In the current study, cell death of THP-1 monocytes and PBMCs cell was mostly found in the maximum concentrations (10 µg/ml and 5 µg/ml) of EVs released from mycobacteria species. But, minimum cell death was detected by the lowest EVs concentrations (2.5 µg/ml and 1.2 µg/ml). The most cell death of THP-1 was found in 10 µg/ml EVs from M. chelonae, however the lowest cell death were found in 2.5 µg/ml of the EVs released from M. chelonae. For PBMCs, the maximum cell death was seen in 10 µg/ml EVs from Mtb and NTM. A drawback of our study is that increasing cell death could be not only due to mycobacterial infections, because chronic diseases can also accelerate cell death, and EVs released from serum samples of the patients might show different outcomes and cellular responses on THP-1 monocytes and PBMCs in vitro in comparison with the cells in vivo. In this study, the function of EVs which induces cell death on PBMCs has been evaluated using GW4869 as an EVs releasing inhibition. The cell death was significantly reduced by different concentrations of PBMCs derived from mycobacterium intracellular in the presence of GW4869 EVs inhibition. Viable cells were determined in more than 85% of the cells in the presence of GW4869. Another limitation of the current study is that activation of caspase-3 and use of Z-VAD-FMK as a pan-caspase inhibitor to confirm if cell death is reduced, was unevaluated.

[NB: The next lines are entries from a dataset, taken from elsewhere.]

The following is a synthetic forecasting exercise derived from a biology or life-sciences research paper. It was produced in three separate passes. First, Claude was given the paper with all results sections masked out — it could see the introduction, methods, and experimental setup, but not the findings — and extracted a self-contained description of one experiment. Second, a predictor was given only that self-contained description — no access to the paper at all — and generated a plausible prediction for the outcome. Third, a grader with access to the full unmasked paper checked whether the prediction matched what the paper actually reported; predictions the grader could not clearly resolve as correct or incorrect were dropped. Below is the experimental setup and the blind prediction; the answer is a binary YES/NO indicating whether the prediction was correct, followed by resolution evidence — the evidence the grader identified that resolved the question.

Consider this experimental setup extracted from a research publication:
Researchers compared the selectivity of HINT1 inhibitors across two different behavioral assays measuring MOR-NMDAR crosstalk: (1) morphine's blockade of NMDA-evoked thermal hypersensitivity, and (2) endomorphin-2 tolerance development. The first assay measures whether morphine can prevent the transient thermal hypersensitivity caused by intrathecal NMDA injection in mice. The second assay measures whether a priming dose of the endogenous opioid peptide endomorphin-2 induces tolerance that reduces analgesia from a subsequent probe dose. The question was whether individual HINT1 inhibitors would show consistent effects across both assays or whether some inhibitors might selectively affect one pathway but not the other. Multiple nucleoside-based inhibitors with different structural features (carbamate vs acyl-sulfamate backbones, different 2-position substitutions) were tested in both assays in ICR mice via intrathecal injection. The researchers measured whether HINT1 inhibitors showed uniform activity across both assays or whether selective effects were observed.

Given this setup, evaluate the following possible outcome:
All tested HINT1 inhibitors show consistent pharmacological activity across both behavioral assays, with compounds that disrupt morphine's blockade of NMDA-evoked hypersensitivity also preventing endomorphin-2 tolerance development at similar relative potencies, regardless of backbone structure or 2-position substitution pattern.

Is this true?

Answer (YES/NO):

Studies have suggested that pathogenic mycobacteria species inhibiting cell death as a virulence mechanism are directly dependent on the multiplicity of infection and relative virulence of the strains [30]. Keane et al. reported that at low multiplicities of infection virulent M. tuberculosis induced less macrophage cell death than avirulent M. tuberculosis or other mycobacteria [31]. Therefore, it has been proposed that virulent M. tuberculosis inhibits cell death, while avirulent mycobacteria induce cell death. Some studies have suggested a variety of mycobacterial species [30] increase macrophages cell death in vitro. More recently, the interest has been based on the potential role of macrophages' cell death in host defense against mycobacterial infection [32]. Both monocytes and alveolar macrophages infected with M. tuberculosis have increased cell death in vitro, and a higher rate of cell death has been observed with alveolar macrophages isolated from pulmonary tuberculosis patients. Also, infection with low numbers of viable bacilli inhibits cell death in monocytes [33]. It has been reported that compared with relatively avirulent strains, infection of macrophages with virulent M. tuberculosis causes less cell death [31, 34]. Hence, based on these studies, an increased rate of cell death might be directly infected THP-1 monocytes and PBMC cells with EVs released from mycobacteria species resulting in TGF-β1 dysfunction and inducing TGF-β1 expression. A multiplicity of infection could be another consideration as lower multiplicities of mycobacterial infection-induced less cell death than higher multiplicities of  the mycobacterial infection that resultes necrosis-like cell death by a caspase-independent model. The current study found that 10 µg/ml and 5 µg/ml, both maximum multiplicities of EVs from mycobacteria increase the rate of THP-1 monocytes and PBMCs cell death compared with lower multiplicity including 2.5 µg/ml and 1.2 µg/ml. Another considerable cause of cell death could be either the model of virulent mycobacteria that decreases cell death or avirulent mycobacteria which induce cell death. Accordingly, this may be due to the fact that EVs from M. chelonae were shown to cause the lowest level of monocytes cell death, while different concentrations of EVs from M. tuberculosis caused the most monocytes cell death.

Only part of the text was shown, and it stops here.